WHAT YOU SHOULD DO:
Continue the news report below about Sen. Richard Gordon's push for higher wages for nurses, picking up after its last sentence.

MANILA, Philippines Sen. Richard Gordon is pushing for a measure that will give nurses higher and just wages.
At the 45th Annual Convention and Scientific Meeting of the Operating Room Nurses Association of the Philippines Inc. on Saturday, the senator said the government should have a clear policy that would be beneficial to nurses, adding that they should be “compensated fairly.”
Gordon cited a provision in Republic Act No. 9173, or the Philippine Nursing Act of 2002, that nurses in public health institutions should get a minimum base pay of P30,531 per month, or Salary Grade (SG) 15. An entry-level nurse, on the other hand, receives P8,000 to P13,500 on a monthly basis, Gordon said.
“The government promised them SG 15 but they have not attained that until now. That’s wrong. Once you pass the exam, it is the duty of the government to give you opportunities. I will lead you to lobby that in the Senate. The noisy wheel gets the oil. Nurses are precious,” Gordon said.

PROVIDED RECORDS:
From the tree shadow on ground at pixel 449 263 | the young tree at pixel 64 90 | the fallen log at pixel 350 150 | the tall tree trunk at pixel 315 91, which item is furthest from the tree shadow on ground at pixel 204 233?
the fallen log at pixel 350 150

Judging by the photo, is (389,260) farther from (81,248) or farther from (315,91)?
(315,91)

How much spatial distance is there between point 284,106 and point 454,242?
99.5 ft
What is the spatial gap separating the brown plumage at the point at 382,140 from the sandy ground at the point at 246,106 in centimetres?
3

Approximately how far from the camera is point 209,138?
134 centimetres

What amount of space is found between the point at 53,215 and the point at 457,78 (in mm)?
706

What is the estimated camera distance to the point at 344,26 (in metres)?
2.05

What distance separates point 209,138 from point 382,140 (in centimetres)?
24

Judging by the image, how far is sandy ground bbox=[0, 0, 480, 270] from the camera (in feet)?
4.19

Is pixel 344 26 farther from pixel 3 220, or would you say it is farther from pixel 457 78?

TASK ANSWER:
Stop ‘pirating’
“If the government wants to continue sending them overseas, there should be a policy or an agreement between the government and the nurses that states that those who will go abroad for employment should return to the country after five years and teach the new nurses,” he added.
For his part, Camarines Sur Rep. Luis Raymund Villafuerte Jr. said the Department of Health (DOH) should stop “pirating” nurses from hospitals run by the local governments.
‘Flawed’
Villafuerte pointed out that nurses in local government unit (LGU)-run hospitals had started leaving their jobs en masse to join the DOH’s new Nurse Deployment Project (NDP).
He described the NDP as an “apparently flawed” national recruitment program purportedly aimed at deploying health professionals to far-flung communities across the country with better salary rates than those offered by LGU hospitals.
The lawmaker said the DOH’s recruitment strategy could weaken the implementation of the universal health care program because LGUs, which are tasked to provide primary and secondary health care, face a shortage of medical staff.
He cited the case of his own province, where nurses had started leaving en masse from LGU-run hospitals to transfer to Bicol Medical Center in Naga City, which reportedly opened 800 new positions for nurses under the NDP.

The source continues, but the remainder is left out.